Why do stories have a beginning, middle and end? I mean, a piece of string has a beginning, middle and end, but it’s not a story.
The answer lies in Order and Chaos, as Steve explains at the start of the video.
Laura (at 2:55 in the video): What story do I use when updating clients on software installation?
- Try Order and Chaos, where your update is either protecting clients from too much chaos or helping them shake up a tired old order.
Peter (08:24): How do I get started with Storyteller Tactics?
- Take a look at the Get Started blog.
Marjolaine (11:22): How do I tell a more hopeful narrative about climate change?
- Look at story arcs which allow you to hold out some hope of progress, such as No Easy Way.
Mouhanad (18:25): How do I keep my audiences engaged in a workshop?
- Tell it like a story. See this blog for tips.
Jane (28:35): Can I use Storyteller Tactics to help adults with learning difficulties?
- I’ve had a lot of success teaching these techniques to all age ranges, but I can’t answer this question for sure because I don’t have direct experience. I do know that Storyteller Tactics seems to hit a Goldilocks Zone: neither too difficult nor too obvious to learn.

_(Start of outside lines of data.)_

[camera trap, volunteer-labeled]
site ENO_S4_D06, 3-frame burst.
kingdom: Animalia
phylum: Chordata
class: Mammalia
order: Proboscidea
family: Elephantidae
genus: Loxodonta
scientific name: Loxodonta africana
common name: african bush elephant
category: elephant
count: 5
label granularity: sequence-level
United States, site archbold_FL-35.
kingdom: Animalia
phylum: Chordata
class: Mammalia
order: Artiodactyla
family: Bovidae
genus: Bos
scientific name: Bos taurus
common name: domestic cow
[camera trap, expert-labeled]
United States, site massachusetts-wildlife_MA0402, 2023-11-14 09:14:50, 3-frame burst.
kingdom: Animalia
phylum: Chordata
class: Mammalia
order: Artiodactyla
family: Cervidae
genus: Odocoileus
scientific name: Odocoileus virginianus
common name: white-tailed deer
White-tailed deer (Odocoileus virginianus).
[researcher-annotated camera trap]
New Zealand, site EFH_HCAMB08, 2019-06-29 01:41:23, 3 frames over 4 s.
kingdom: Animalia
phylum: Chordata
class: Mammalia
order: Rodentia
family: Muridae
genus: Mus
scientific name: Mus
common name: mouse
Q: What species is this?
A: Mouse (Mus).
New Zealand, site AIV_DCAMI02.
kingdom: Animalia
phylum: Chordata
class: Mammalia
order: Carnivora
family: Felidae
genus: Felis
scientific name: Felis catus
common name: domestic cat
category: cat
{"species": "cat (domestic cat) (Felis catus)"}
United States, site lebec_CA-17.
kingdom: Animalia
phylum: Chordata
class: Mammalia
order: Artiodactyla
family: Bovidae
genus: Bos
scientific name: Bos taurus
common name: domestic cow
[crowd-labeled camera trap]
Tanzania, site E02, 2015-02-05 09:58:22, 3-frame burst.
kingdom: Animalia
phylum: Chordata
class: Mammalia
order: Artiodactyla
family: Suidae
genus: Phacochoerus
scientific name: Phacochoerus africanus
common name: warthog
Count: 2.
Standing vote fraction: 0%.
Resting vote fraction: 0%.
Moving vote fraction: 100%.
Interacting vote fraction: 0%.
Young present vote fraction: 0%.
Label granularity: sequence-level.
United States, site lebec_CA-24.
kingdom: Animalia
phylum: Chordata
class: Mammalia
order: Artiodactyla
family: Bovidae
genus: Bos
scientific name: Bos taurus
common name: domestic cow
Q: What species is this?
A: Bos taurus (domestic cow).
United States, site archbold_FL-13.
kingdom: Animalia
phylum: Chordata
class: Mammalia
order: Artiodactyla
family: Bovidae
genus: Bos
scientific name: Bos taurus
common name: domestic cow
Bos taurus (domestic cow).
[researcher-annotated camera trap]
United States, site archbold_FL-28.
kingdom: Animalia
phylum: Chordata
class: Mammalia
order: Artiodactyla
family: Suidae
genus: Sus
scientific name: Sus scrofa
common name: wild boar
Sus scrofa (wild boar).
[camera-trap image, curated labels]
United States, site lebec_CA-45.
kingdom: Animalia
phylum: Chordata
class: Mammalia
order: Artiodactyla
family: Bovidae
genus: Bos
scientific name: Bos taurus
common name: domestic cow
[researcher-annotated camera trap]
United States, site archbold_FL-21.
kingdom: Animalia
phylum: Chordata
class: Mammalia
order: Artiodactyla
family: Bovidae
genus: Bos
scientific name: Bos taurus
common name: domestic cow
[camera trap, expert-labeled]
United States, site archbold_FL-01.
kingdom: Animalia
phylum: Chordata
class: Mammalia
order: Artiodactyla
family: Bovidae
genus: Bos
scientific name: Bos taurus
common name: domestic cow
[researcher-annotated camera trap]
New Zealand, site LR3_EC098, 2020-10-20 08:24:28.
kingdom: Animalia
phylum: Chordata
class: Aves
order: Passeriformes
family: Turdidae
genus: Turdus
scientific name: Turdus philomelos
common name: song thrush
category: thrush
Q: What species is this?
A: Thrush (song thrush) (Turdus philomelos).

- At 32:51 in the video, I demonstrate the simplest way to use Movie Time and a Man in a Hole story arc that could work for all ranges of abilities.
- We also have a lot of customers who are educators. Join the Slack channel and pose the question there.
Chelsea (39:43): Can stories help me with a job interview?
- Take a look at this blog post on using stories to give you confidence in interviews.
John (41:40): How do I make a value proposition statement for different parts of our business?
- It’s best to base this kind of statement on the kind of things your audience/customers actually say. Story-ish Conversations and Story Listening are a great place to start.